Panic — makers of the FTP software Transmit and Unison Usenet newsreader — on Monday introduced Coda, a new visual Web site editor for Mac OS X. Coda costs $79.
Coda is billed as “one-window Web development,” created to solve the problem of having to keep a text editor, FTP client and Web browser all open simultaneously while editing a Web site.
Working with a site metaphor, Coda automatically tracks what you’ve changed and publishes it for you. It supports FTP, SFTP, FTP+SSL and WebDAV transfer protocols, so you can upload to a variety of different servers hosting your Web site.
The integrated text editor supports standard Web page editing features like syntax coloring, line numbering, auto completion, block editing and international support. It also integrates the Subetha Engine, so you can collaborate with other users, including those on the same network using Apple’s Bonjour technology. You can also plug in frequently used text clips, or find and replace text using drag and drop.
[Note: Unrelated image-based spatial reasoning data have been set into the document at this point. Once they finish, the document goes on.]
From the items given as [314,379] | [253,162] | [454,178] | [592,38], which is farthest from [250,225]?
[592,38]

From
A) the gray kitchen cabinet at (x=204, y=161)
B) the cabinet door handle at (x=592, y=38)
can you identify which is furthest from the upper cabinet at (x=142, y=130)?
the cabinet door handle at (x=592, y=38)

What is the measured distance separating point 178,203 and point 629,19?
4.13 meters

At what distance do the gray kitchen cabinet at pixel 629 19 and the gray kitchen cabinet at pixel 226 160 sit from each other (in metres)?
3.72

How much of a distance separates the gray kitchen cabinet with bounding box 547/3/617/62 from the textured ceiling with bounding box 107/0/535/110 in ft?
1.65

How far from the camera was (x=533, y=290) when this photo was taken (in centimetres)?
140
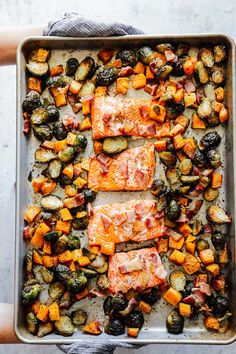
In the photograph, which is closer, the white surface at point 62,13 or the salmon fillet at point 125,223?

Coda sports a built-in Cascading Style Sheet editor so you can design layouts without having to rely on an outside application; Visual Mode lets you piece together your style sheets point-and-click style, while Text Mode supports full-blown text editing of style sheets. Other features include built-in terminal access and a built-in reference guide: The Web Programmer’s Desk Reference.
Normally priced at $99, Coda costs $79. Registered users of Transmit 3 can get a $10 discount.
System requirements call for Mac OS X v10.4 or later. Coda is a Universal binary.